*Selected extract*:
# # # # #
How to make the ‘friendly’ skies more friendly when we fly again

It’s easier to work on something when it stands still for you. America’s air traffic system is a prime example.

While thousands of passenger planes remain pandemically parked, the Federal Aviation Administration and its contractors should use that slowdown to focus on preparing a robust future that will increase the capacity, convenience, and safety of air travel. How? By upgrading the infrastructure of our National Airspace System (soon to stretch to aerospace). That upgrade also would help the FAA to handle the explosive growth of flying drones.

The millions who watched hundreds of drones soar in star-spangled formation at Super Bowls can appreciate what integrated coordination could do for all of flying. When we return to pre-COVID-19 levels, we again will have 26,000 daily passenger flights, and we don’t want the same delays which frustrated those passengers.

The fundamental requirement is communication — a virtually instantaneous ability to exchange a constant stream of information and commands. We consider it instantaneous when we speak person-to-person, or by phone, or interact with the internet. But machines don’t pause for breath and are never slow talkers. Their back-and-forth exchanges may be every nanosecond (a billionth of a second) or picosecond (a trillionth). Coordination like that can untangle the worst traffic jams both on the ground and in the air.
# # # # #
*Supplied entries*:
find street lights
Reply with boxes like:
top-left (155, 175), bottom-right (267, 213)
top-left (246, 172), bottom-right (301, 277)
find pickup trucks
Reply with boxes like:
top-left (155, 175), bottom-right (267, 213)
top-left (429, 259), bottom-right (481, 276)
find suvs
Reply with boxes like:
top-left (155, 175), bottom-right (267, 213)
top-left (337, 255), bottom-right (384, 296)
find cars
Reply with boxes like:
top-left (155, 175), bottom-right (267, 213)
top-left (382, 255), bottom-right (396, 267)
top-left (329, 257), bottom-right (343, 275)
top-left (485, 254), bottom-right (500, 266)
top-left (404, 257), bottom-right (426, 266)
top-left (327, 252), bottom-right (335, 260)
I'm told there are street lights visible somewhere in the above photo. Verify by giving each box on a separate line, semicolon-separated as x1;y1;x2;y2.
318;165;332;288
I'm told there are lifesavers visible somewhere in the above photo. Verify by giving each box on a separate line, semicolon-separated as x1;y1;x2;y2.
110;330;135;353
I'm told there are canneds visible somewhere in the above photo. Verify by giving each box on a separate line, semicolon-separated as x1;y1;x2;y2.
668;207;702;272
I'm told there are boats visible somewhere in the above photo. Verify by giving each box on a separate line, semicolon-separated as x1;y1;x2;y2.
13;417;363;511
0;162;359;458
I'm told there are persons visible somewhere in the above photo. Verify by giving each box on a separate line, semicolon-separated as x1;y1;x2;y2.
# # # # #
*What you need to do*:
1 – Transcribe the passage of the air traffic article from "The millions who" up to and including "frustrated those passengers.".
2 – According to the air traffic article, how many daily passenger flights will there again be once pre-COVID-19 levels return?

*Answers for the exercise*:
1 –
The millions who watched hundreds of drones soar in star-spangled formation at Super Bowls can appreciate what integrated coordination could do for all of flying. When we return to pre-COVID-19 levels, we again will have 26,000 daily passenger flights, and we don’t want the same delays which frustrated those passengers.

2 – 26,000